Parts of Copland’s first ballet score, Grohg (1922–5), a macabre fantasy inspired by F.W. Murnau’s film Nosferatu, were refashioned by the composer into a number of other works, including a second ballet, Hear Ye! Hear Ye! (1934), a satire on the American judicial system. Withdrawn during his lifetime, both of these works resurfaced only after his death. In contrast, the next three ballets, Billy the Kid (1938, for Lincoln Kirstein’s Ballet Caravan), Rodeo (1942, for the Ballet Russe de Monte Carlo) and Appalachian Spring (1943–4, for Martha Graham) became three of his best-known works. Notwithstanding their similarities, each ballet has its own profile: Billy is a sober parable set in the American West; Rodeo is a charming romantic comedy; and Appalachian Spring is a poignant love story set against a frontier background. Copland’s last ballet, Dance Panels (1959, rev. 1962), a homage to the waltz, was written for Jerome Robbins, although he never choreographed it. Among other dramatic works, Quiet City (1940), a short, introspective piece based on music written for Irwin Shaw’s play about a businessman’s midlife crisis, has had enduring success.

Of his orchestral works, Copland composed three in what he called ‘the grand manner’: the Symphonic Ode (1927–9); the Third Symphony (1944–6); and Connotations (1962). Some friends preferred his less grandiose efforts, in particular, the Short Symphony (1932–3), Statements (1935) and Inscape (1967; fig.2). General audiences, meanwhile, gravitated towards the lighter works, including Music for the Theatre (1925), El salón México (1932–6), An Outdoor Overture (1938), Lincoln Portrait (1942), the Clarinet Concerto (1947–8), and Three Latin American Sketches (1971).

Most of the chamber works are written for combinations of strings, often with piano; among these are the piano trio Vitebsk (1928), inspired by S. Ansky’s play The Dybbuk, the Violin Sonata (1942–3), the Piano Quartet (1950) and the Nonet (1960). One of his last substantial pieces was a Duo for flute and piano (1971). The most imposing of the solo piano works, the Variations (1930), the Sonata (1939–41) and the Fantasy (1952–7), are important personal statements as well as major contributions to the repertory. Other efforts in this medium include the sprightly Danzón cubano for two pianos and various pieces for children. In the Beginning (1947) for mezzo-soprano and a cappella chorus stands out among his choral works; Twelve Poems of Emily Dickinson (1950) among his output for voice and piano.

Copland’s numerous articles and books include two successful music appreciation texts, What to Listen for in Music (New York, 1939, 3/1988) and Our New Music (New York, 1941, rev. and enlarged 2/1968 as The New Music 1900–1960) derived from his classes at the New School for Social Research. His Norton lectures, published as Music and Imagination (Cambridge, MA, 1952/R) were, in the words of William Austin, ‘worthy successors to Stravinsky’s Poetics and Hindemith’s Composer’s World, without the dogmatism of the former and the bitterness of the latter’. A selection of essays was published as Copland on Music (New York, 1960/R). He also co-authored a two-volume autobiography with Vivian Perlis (Boston, 1984; New York, 1989). Like his more popular scores, these publications were at once accessible and probing, appealing to layman and expert alike.

Copland, Aaron

3. Style.
★ ★ ★ ★
What to work on —
1. Reproduce the part of the passage on Copland's works that runs from "Most of the" to "voice and piano.".
2. According to the passage on Copland's works, for whom was Appalachian Spring written?
3. In the passage on Copland's works, rewrite the paragraph beginning "Of his orchestral works" as a short list that keeps its main facts.

Material supplied —
★ ★ ★ ★
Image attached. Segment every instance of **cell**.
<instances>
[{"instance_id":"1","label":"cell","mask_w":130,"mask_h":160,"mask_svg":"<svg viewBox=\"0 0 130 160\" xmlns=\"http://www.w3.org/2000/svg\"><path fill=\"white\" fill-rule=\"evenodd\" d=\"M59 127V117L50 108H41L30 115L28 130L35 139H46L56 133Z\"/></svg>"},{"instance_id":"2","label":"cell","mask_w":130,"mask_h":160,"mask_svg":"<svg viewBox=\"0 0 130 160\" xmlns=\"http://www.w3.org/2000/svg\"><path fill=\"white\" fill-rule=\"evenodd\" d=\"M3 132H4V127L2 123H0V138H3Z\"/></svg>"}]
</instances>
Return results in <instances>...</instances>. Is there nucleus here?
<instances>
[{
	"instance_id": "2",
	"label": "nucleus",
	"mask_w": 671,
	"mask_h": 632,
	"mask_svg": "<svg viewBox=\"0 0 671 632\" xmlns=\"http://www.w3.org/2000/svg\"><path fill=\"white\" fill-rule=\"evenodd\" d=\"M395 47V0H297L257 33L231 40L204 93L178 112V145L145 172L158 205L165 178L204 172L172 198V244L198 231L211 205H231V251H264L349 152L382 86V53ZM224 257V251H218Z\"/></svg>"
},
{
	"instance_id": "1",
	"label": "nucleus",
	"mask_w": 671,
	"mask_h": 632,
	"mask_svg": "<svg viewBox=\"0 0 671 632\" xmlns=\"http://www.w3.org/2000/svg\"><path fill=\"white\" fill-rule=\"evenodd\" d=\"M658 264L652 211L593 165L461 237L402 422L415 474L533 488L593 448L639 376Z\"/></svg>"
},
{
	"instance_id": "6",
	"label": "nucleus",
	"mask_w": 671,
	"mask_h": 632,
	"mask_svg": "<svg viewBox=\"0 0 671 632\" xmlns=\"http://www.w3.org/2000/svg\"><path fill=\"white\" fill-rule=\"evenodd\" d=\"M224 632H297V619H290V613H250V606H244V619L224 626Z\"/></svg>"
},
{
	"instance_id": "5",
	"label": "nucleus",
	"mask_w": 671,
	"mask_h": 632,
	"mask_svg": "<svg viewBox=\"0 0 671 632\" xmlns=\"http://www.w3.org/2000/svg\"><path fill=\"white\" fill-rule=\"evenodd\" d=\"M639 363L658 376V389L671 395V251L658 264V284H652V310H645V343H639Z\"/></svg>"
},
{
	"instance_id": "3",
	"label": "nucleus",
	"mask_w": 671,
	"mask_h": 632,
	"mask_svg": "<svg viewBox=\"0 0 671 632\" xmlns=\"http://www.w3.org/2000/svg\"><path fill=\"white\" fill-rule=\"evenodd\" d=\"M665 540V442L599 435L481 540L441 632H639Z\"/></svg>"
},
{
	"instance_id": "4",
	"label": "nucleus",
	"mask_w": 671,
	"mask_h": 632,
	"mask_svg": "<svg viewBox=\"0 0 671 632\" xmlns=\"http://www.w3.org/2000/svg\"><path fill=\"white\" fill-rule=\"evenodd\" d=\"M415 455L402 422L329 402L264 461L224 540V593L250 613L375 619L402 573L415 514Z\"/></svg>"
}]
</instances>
★ ★ ★ ★
Solutions to the problems —
1.
Most of the chamber works are written for combinations of strings, often with piano; among these are the piano trio Vitebsk (1928), inspired by S. Ansky’s play The Dybbuk, the Violin Sonata (1942–3), the Piano Quartet (1950) and the Nonet (1960). One of his last substantial pieces was a Duo for flute and piano (1971). The most imposing of the solo piano works, the Variations (1930), the Sonata (1939–41) and the Fantasy (1952–7), are important personal statements as well as major contributions to the repertory. Other efforts in this medium include the sprightly Danzón cubano for two pianos and various pieces for children. In the Beginning (1947) for mezzo-soprano and a cappella chorus stands out among his choral works; Twelve Poems of Emily Dickinson (1950) among his output for voice and piano.

2. Martha Graham.

3.
- Works in what Copland called "the grand manner": the Symphonic Ode (1927–9), the Third Symphony (1944–6) and Connotations (1962).
- Less grandiose works that some friends preferred: the Short Symphony (1932–3), Statements (1935) and Inscape (1967).
- Lighter works that drew general audiences: Music for the Theatre (1925), El salón México (1932–6), An Outdoor Overture (1938), Lincoln Portrait (1942), the Clarinet Concerto (1947–8) and Three Latin American Sketches (1971).